Record set:
----------

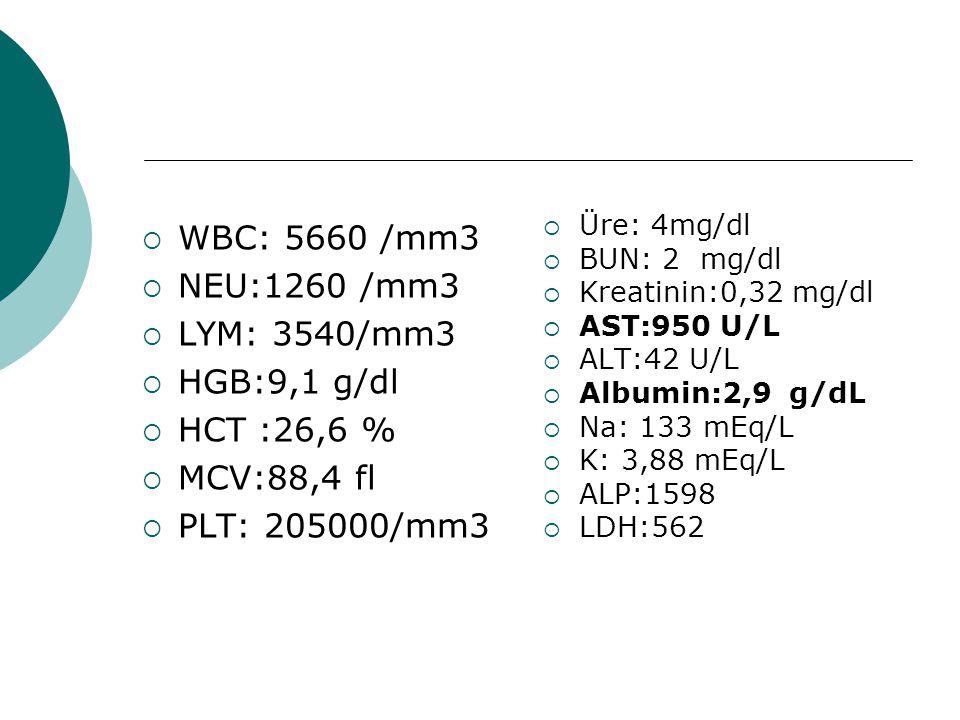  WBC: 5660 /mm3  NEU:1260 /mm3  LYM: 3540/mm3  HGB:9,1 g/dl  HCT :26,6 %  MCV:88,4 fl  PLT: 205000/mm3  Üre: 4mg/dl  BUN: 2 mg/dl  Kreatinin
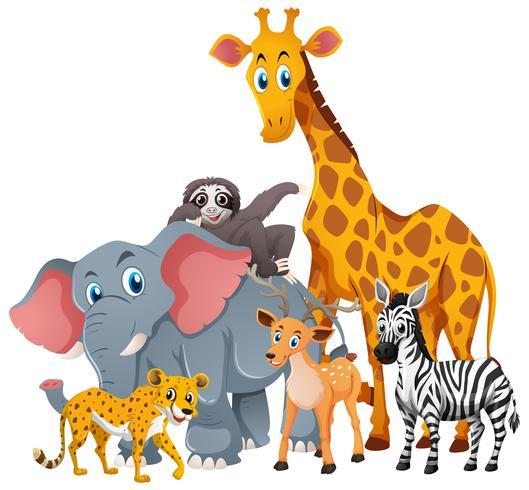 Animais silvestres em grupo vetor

----------

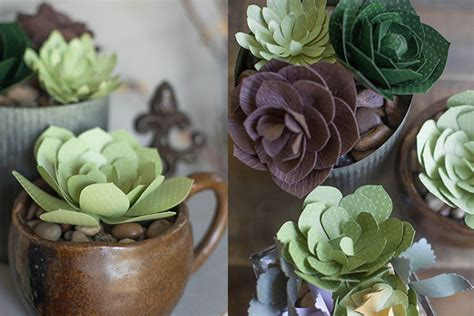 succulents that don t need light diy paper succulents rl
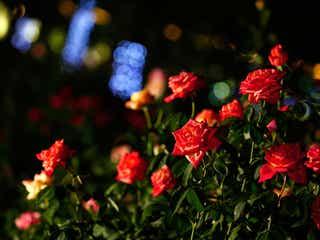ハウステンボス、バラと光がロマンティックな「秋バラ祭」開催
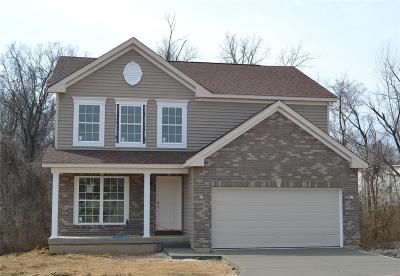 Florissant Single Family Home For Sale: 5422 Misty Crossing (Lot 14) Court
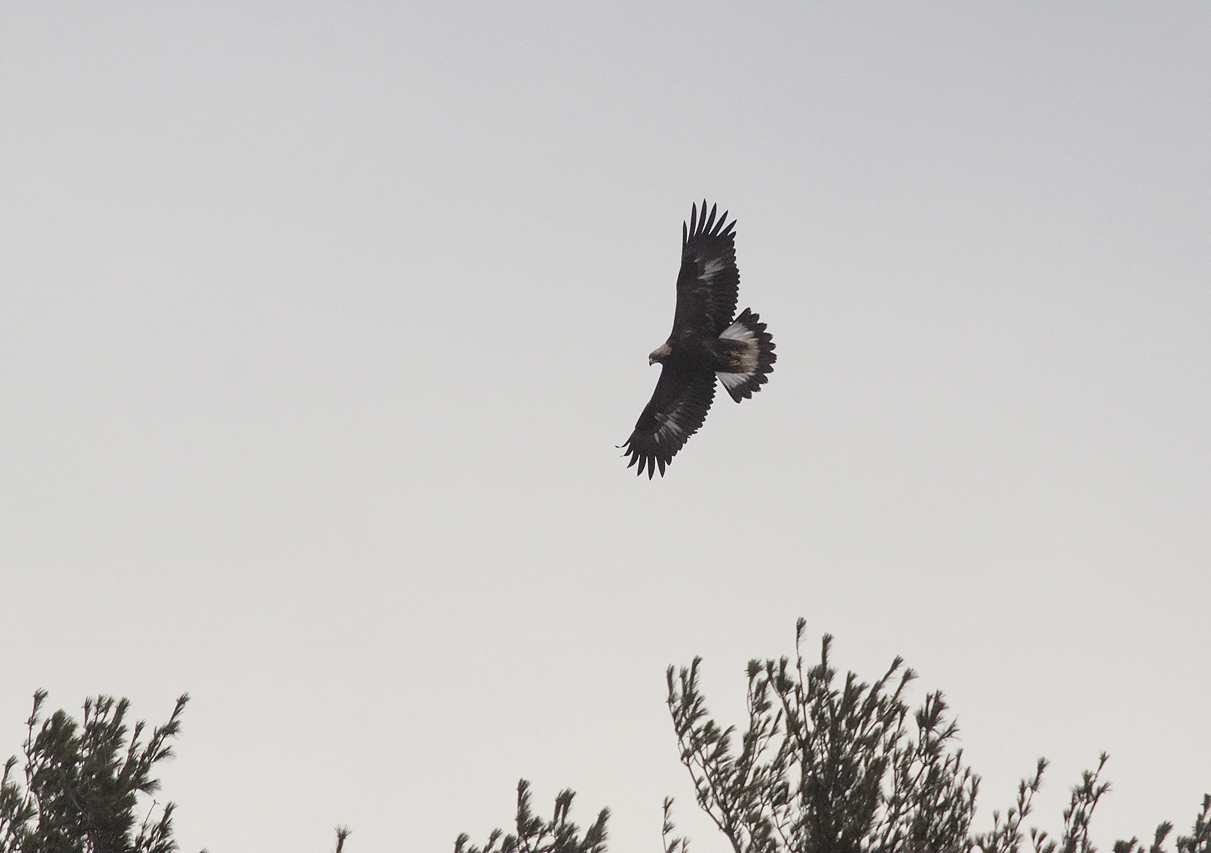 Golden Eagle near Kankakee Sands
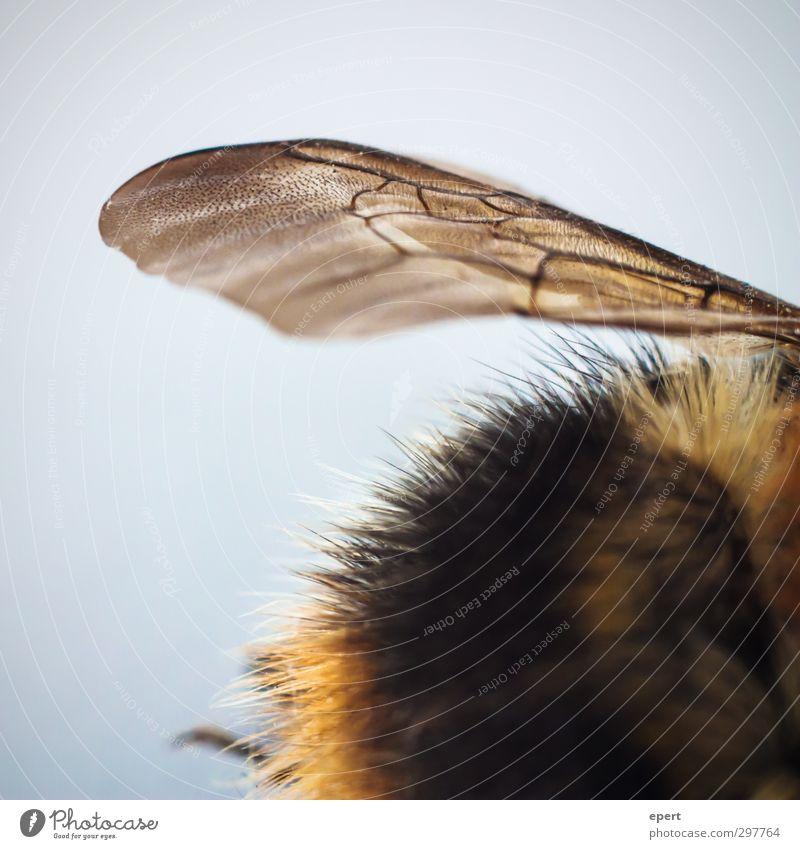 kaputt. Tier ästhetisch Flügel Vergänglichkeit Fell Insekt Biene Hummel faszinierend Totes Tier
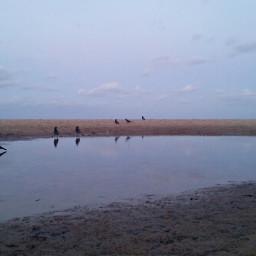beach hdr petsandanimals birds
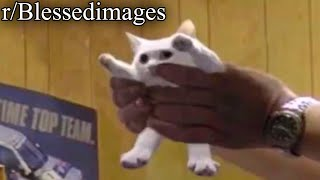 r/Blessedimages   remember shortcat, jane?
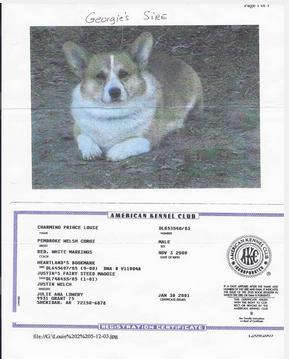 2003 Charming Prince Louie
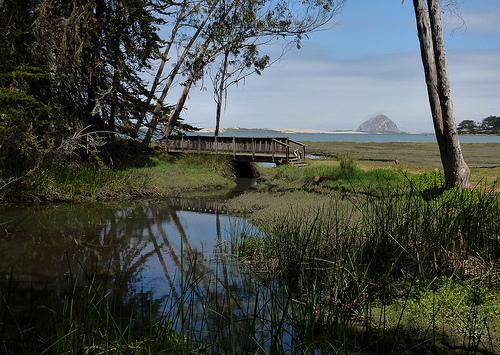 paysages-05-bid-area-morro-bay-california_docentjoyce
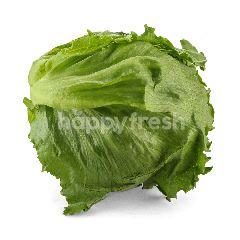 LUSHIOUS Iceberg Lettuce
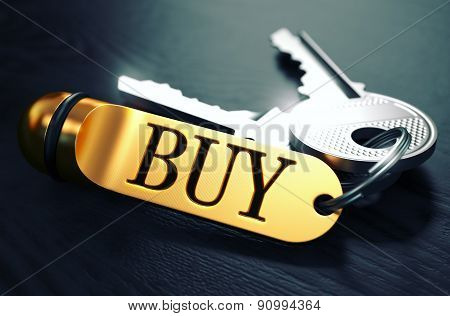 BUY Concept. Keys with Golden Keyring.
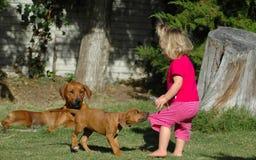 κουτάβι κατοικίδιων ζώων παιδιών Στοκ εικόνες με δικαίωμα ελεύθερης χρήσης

----------

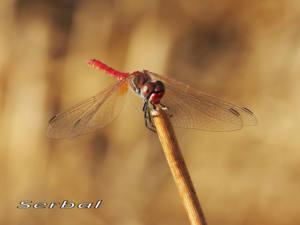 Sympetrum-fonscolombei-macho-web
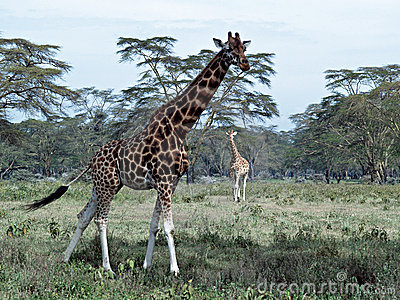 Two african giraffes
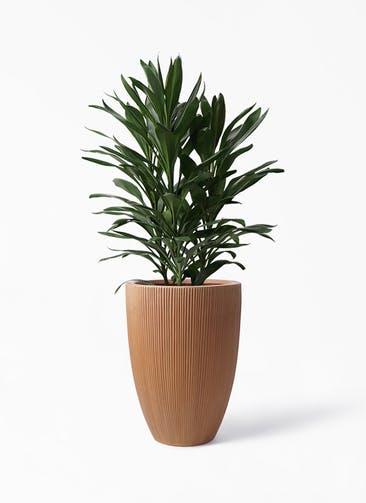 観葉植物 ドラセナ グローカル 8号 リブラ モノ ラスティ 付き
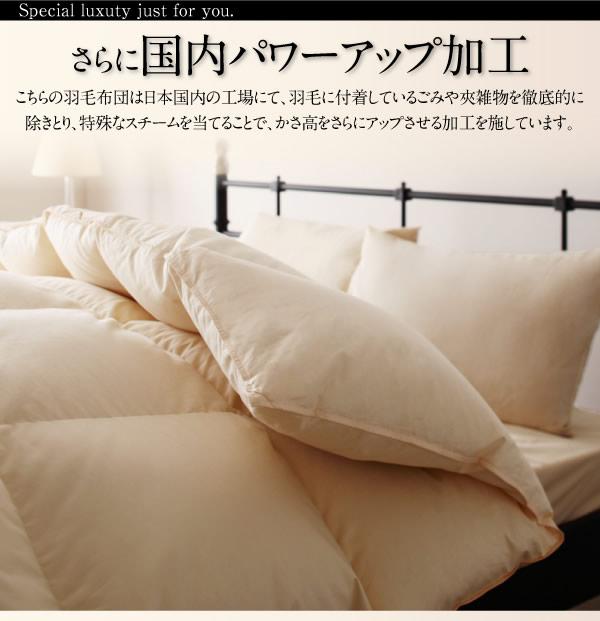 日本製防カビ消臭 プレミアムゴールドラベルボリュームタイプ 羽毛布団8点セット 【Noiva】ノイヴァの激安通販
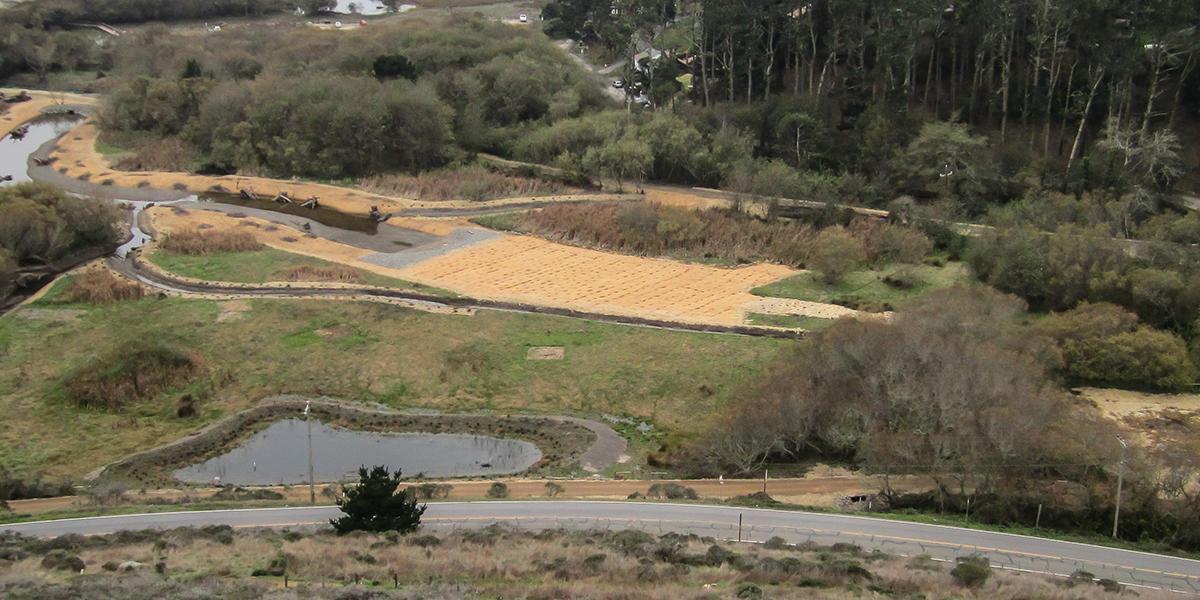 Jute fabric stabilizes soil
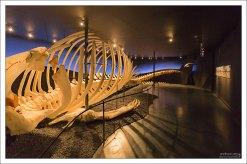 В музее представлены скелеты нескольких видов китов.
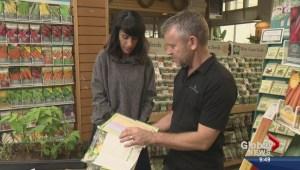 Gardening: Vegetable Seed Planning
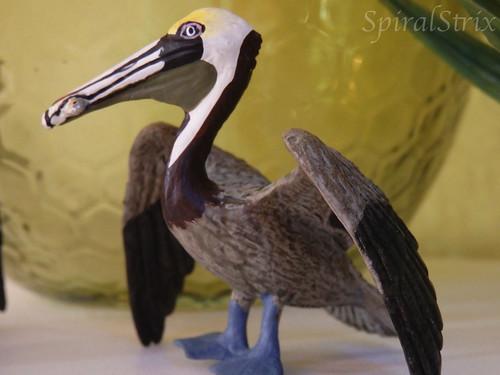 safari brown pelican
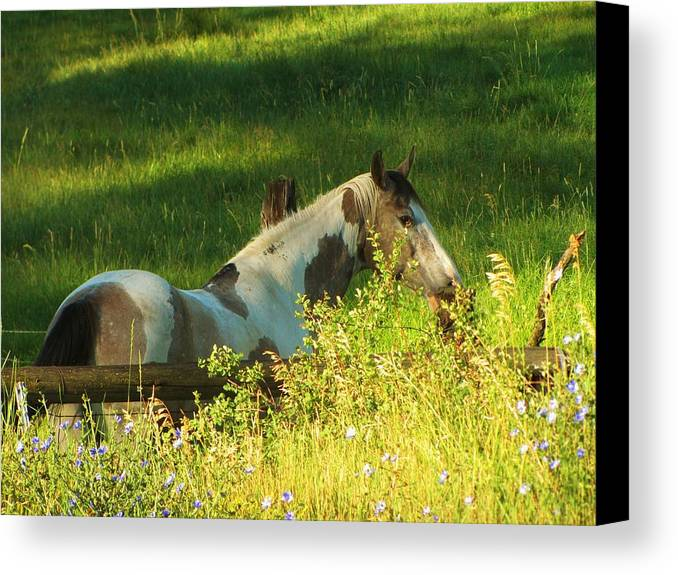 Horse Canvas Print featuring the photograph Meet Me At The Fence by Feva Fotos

----------

What to do:
When you reach the line with "日本製防カビ消臭 プレミアムゴールドラベルボリュームタイプ 羽毛布団8点セット" in the records above, begin repeating the lines exactly, and stop after the line with "Horse Canvas Print". Skip all pictures.

Answer:
 日本製防カビ消臭 プレミアムゴールドラベルボリュームタイプ 羽毛布団8点セット 【Noiva】ノイヴァの激安通販
 Jute fabric stabilizes soil
 В музее представлены скелеты нескольких видов китов.
 Gardening: Vegetable Seed Planning
 safari brown pelican
 Horse Canvas Print featuring the photograph Meet Me At The Fence by Feva Fotos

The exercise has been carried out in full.